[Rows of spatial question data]
══════════

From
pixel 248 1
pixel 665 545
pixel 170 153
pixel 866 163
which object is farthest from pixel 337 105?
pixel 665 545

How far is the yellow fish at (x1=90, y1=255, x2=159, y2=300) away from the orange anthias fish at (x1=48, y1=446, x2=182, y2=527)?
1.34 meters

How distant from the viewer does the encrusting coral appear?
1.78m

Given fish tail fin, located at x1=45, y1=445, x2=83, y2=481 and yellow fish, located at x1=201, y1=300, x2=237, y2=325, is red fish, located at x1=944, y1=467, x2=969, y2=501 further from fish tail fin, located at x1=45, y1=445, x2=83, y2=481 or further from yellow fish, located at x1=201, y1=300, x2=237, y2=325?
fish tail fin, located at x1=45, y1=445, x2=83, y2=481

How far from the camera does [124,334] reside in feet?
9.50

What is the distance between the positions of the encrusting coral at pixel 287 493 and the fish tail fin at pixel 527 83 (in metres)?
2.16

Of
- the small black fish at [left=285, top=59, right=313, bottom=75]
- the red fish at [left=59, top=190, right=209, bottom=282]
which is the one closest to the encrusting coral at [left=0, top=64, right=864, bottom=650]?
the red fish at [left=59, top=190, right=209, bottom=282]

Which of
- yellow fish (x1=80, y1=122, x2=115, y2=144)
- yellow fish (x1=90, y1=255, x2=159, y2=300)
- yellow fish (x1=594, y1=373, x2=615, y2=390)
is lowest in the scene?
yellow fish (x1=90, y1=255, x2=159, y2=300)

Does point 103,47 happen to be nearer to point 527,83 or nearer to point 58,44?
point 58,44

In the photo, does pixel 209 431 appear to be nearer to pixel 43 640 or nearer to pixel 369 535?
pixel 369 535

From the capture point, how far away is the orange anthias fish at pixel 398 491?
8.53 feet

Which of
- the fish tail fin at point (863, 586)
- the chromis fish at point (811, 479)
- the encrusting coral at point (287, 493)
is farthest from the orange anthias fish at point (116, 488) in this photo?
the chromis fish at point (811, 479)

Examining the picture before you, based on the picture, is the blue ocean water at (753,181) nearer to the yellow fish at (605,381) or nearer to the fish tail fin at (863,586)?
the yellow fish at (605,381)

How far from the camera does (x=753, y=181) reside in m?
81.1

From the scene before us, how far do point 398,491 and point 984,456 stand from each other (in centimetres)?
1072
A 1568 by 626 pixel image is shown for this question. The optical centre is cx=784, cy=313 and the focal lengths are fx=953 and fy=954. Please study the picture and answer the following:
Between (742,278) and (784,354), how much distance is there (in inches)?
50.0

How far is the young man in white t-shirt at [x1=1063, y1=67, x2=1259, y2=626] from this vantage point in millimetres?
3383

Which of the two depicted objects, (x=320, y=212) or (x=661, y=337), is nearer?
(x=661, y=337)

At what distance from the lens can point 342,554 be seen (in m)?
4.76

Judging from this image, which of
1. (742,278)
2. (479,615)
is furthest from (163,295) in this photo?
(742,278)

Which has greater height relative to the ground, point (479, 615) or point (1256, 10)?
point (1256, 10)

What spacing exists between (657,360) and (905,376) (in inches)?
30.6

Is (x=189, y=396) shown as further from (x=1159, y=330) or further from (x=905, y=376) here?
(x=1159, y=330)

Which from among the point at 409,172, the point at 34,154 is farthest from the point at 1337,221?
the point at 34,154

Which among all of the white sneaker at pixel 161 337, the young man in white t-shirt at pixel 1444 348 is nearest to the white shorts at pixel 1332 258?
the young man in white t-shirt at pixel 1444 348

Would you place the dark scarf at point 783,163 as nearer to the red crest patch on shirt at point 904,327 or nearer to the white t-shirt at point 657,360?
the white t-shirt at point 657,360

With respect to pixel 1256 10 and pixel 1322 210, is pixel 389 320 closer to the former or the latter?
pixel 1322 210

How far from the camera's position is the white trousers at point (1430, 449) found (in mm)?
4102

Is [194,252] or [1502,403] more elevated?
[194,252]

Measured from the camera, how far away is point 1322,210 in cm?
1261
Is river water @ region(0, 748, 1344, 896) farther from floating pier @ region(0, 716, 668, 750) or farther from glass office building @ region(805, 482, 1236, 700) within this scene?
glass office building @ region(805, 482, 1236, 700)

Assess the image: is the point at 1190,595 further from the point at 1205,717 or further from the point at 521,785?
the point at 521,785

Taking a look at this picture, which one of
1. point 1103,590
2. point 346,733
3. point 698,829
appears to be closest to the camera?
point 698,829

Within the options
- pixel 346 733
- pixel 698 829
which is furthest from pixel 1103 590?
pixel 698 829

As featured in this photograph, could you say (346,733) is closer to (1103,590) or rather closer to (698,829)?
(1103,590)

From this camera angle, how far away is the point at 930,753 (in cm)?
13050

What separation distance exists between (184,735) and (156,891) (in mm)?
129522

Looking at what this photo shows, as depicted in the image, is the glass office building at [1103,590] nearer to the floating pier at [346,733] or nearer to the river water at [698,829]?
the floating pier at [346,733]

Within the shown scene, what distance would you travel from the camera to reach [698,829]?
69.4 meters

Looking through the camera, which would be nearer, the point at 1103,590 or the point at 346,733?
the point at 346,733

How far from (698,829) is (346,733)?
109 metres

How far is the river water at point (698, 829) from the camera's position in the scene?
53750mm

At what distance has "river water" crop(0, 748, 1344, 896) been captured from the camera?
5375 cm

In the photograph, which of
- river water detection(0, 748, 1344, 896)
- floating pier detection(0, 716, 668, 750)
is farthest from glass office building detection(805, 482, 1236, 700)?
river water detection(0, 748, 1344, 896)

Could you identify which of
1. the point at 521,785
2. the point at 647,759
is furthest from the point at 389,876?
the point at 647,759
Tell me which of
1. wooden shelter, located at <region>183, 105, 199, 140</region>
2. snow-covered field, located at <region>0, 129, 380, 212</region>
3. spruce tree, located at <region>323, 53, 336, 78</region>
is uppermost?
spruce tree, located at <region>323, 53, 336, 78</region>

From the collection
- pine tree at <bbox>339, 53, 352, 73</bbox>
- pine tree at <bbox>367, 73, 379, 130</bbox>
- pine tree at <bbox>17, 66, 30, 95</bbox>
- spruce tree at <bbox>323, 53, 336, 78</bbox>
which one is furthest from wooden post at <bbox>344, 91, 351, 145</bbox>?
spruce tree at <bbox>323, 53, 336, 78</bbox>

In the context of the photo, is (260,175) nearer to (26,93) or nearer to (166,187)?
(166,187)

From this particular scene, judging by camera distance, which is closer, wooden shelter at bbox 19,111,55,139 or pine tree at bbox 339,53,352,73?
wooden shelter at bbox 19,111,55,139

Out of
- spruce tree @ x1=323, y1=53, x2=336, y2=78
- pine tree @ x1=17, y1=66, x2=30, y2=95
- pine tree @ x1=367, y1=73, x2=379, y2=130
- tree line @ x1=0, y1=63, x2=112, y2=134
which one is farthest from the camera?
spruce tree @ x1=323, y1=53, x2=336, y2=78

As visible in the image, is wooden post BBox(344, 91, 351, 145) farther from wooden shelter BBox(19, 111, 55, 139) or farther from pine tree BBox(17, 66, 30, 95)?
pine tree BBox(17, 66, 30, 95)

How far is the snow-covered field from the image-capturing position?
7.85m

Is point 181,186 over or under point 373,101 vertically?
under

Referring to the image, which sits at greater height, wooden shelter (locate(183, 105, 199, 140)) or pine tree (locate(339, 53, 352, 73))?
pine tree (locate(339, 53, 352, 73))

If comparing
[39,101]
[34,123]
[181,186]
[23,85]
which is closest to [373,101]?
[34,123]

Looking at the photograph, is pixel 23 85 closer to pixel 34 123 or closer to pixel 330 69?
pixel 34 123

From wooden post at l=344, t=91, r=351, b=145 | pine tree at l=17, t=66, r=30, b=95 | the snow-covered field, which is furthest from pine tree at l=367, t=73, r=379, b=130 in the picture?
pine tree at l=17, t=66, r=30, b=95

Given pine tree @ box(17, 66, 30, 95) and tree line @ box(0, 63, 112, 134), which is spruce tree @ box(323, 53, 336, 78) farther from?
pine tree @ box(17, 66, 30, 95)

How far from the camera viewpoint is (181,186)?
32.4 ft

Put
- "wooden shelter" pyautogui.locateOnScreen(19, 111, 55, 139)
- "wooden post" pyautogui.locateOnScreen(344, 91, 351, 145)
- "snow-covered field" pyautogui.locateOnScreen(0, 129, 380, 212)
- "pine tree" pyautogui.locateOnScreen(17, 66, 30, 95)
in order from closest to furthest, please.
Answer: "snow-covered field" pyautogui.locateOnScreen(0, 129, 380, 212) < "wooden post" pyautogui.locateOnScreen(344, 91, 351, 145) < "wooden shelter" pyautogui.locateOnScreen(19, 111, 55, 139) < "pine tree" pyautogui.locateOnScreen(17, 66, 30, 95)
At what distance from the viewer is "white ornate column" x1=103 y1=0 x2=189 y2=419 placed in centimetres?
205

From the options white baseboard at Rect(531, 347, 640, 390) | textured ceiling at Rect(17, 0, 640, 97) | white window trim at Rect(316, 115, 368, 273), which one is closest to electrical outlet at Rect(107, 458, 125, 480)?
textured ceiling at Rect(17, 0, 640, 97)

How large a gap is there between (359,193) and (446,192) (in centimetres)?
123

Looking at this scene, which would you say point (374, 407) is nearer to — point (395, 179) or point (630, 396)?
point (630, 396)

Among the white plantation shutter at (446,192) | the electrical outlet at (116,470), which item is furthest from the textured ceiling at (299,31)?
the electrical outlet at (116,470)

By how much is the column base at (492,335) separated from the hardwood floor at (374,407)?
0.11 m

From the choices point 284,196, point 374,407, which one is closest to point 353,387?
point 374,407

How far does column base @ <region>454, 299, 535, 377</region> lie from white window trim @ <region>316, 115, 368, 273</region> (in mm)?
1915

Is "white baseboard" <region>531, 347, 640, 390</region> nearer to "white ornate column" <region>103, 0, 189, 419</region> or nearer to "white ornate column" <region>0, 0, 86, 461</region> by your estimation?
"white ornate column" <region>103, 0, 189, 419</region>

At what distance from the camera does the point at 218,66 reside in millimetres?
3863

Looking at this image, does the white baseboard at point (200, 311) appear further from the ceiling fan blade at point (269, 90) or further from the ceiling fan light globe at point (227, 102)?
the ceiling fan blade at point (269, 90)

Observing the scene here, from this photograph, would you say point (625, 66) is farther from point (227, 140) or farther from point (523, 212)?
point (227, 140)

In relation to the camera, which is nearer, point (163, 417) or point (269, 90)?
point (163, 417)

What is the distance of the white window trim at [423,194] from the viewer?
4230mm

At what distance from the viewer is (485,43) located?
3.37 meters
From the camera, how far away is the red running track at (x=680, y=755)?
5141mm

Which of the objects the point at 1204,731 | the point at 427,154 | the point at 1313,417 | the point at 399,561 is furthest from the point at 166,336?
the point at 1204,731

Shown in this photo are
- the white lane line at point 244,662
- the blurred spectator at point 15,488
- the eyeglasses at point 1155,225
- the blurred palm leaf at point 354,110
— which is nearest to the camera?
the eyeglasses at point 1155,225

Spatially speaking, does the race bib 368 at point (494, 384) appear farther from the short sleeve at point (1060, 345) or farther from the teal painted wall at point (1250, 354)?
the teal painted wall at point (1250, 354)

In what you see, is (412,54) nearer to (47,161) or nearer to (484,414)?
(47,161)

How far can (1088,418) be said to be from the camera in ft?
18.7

══════════

■ **PROBLEM TO SOLVE**: Give back, exactly as written, the lines from the one with "Shown in this photo are" to the last line.

■ **RESULT FOR THIS TASK**:
Shown in this photo are
- the white lane line at point 244,662
- the blurred spectator at point 15,488
- the eyeglasses at point 1155,225
- the blurred palm leaf at point 354,110
— which is nearest to the camera?
the eyeglasses at point 1155,225

Spatially speaking, does the race bib 368 at point (494, 384) appear farther from the short sleeve at point (1060, 345) or farther from the teal painted wall at point (1250, 354)?
the teal painted wall at point (1250, 354)

In what you see, is (412,54) nearer to (47,161) or nearer to (484,414)?
(47,161)

How far can (1088,418) be said to be from the camera in ft?
18.7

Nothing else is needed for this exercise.